_WHAT IS BEING ASKED_.
Please copy out every line of the records below that contains the string "lamp". Treat case as significant.

_ITEMS_.
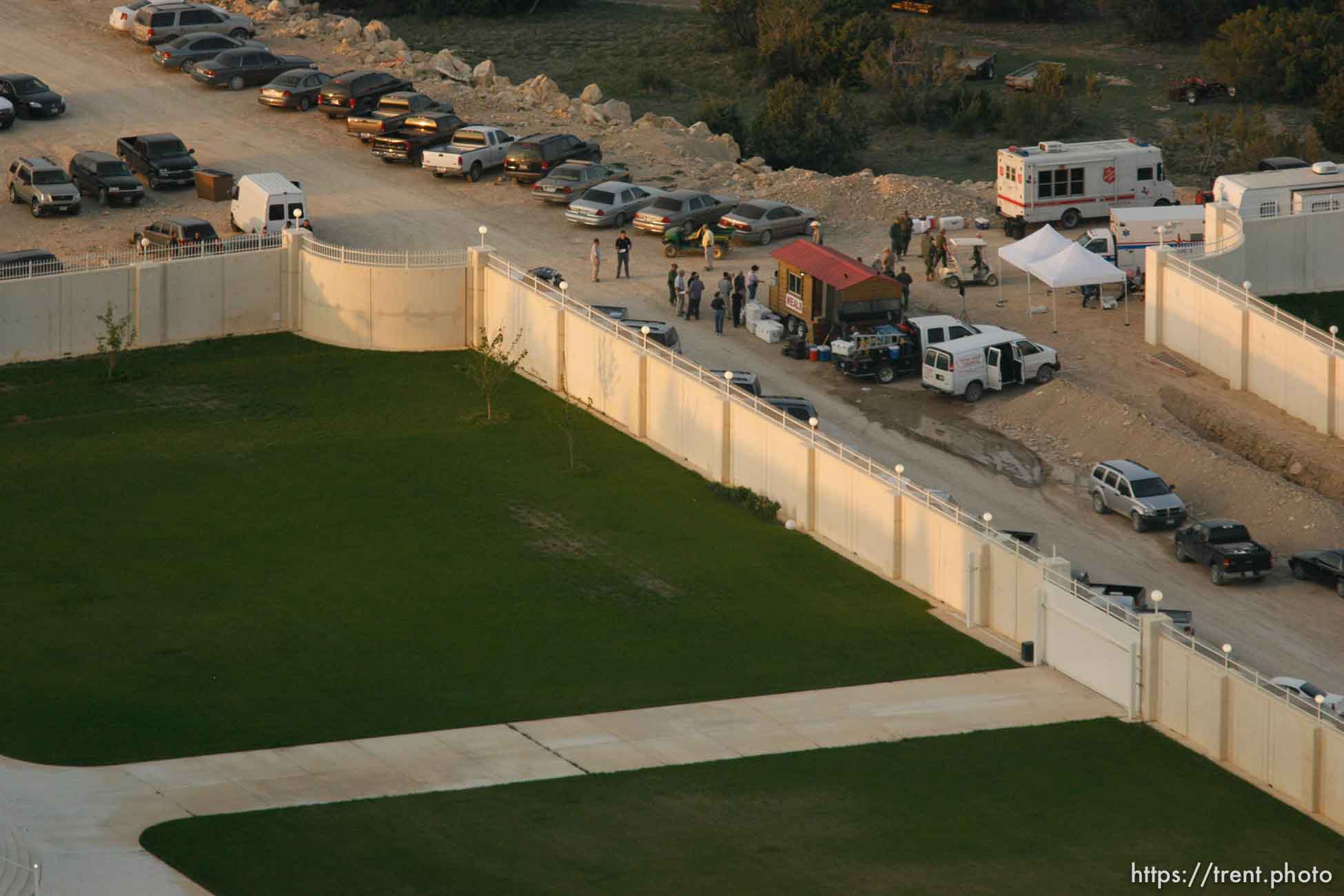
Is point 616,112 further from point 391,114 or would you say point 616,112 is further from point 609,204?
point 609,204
...
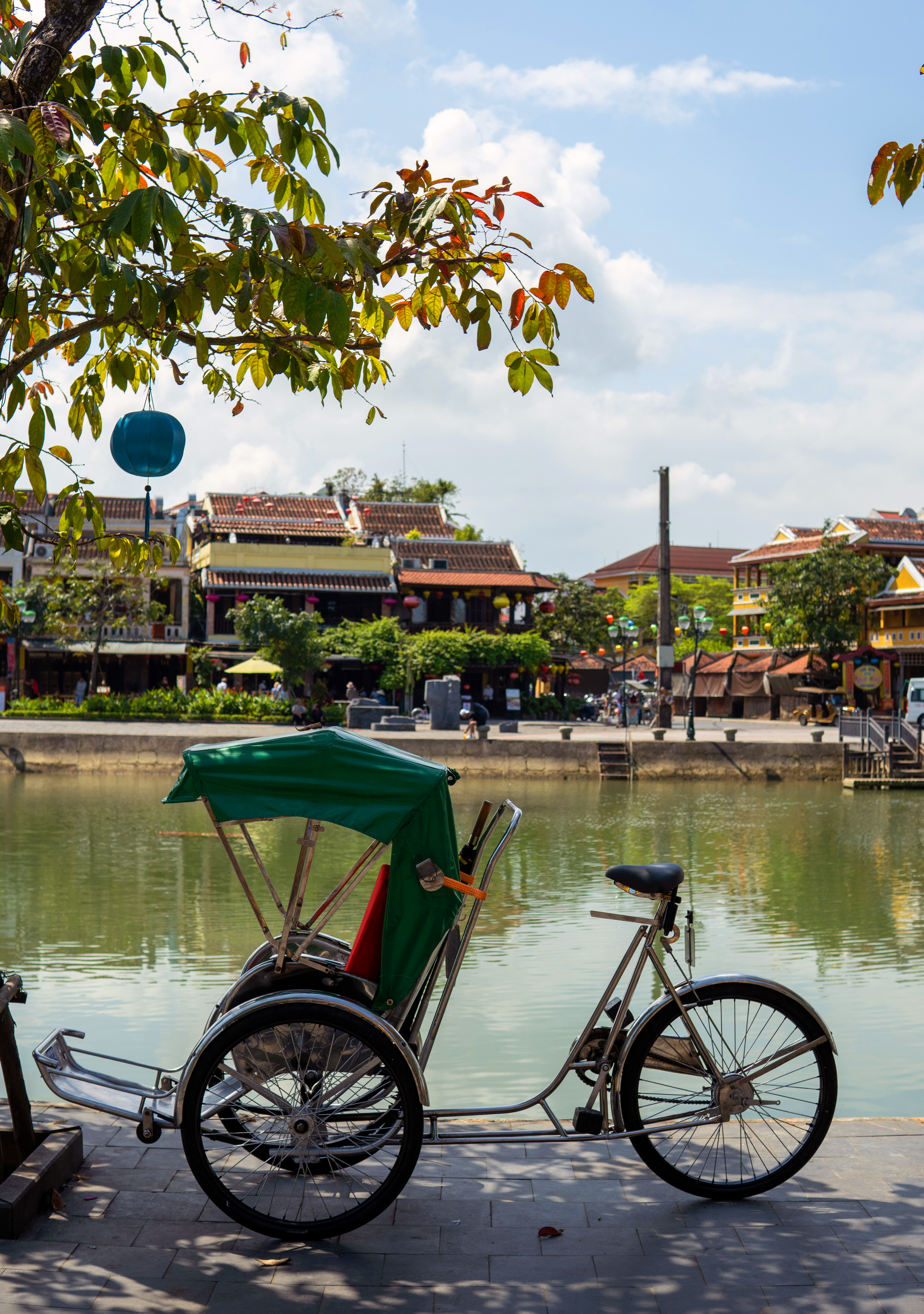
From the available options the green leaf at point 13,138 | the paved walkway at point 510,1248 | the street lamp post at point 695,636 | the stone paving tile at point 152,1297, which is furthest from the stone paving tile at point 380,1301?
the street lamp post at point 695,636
==
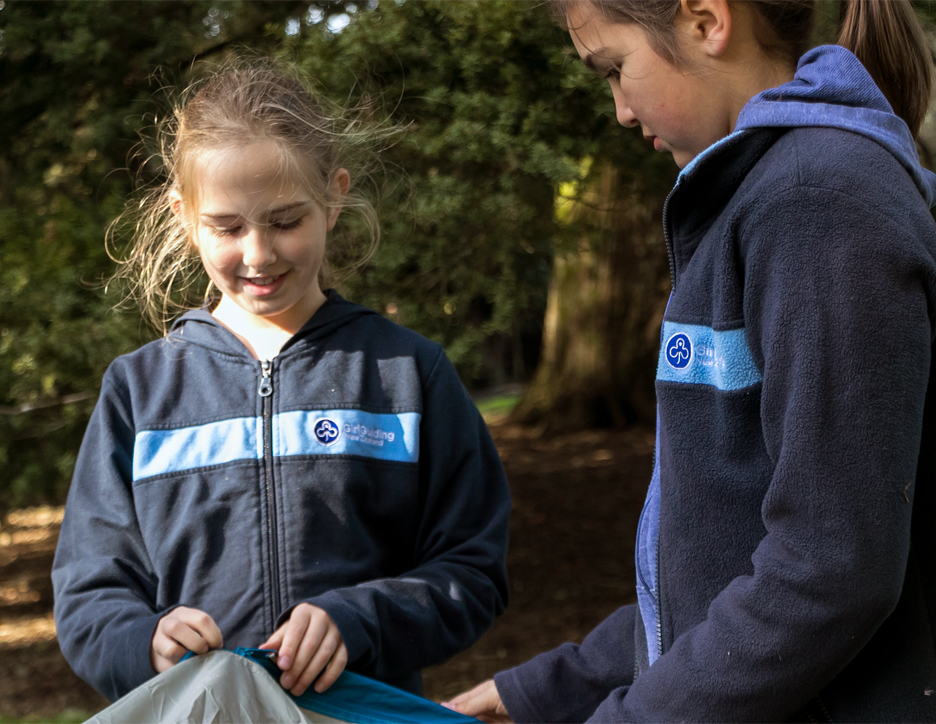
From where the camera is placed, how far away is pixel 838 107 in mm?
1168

_FULL ANSWER_.
From the available options the green leaf at point 13,138 | the paved walkway at point 510,1248 | the street lamp post at point 695,636 | the stone paving tile at point 152,1297, which is furthest from the stone paving tile at point 380,1301?
the street lamp post at point 695,636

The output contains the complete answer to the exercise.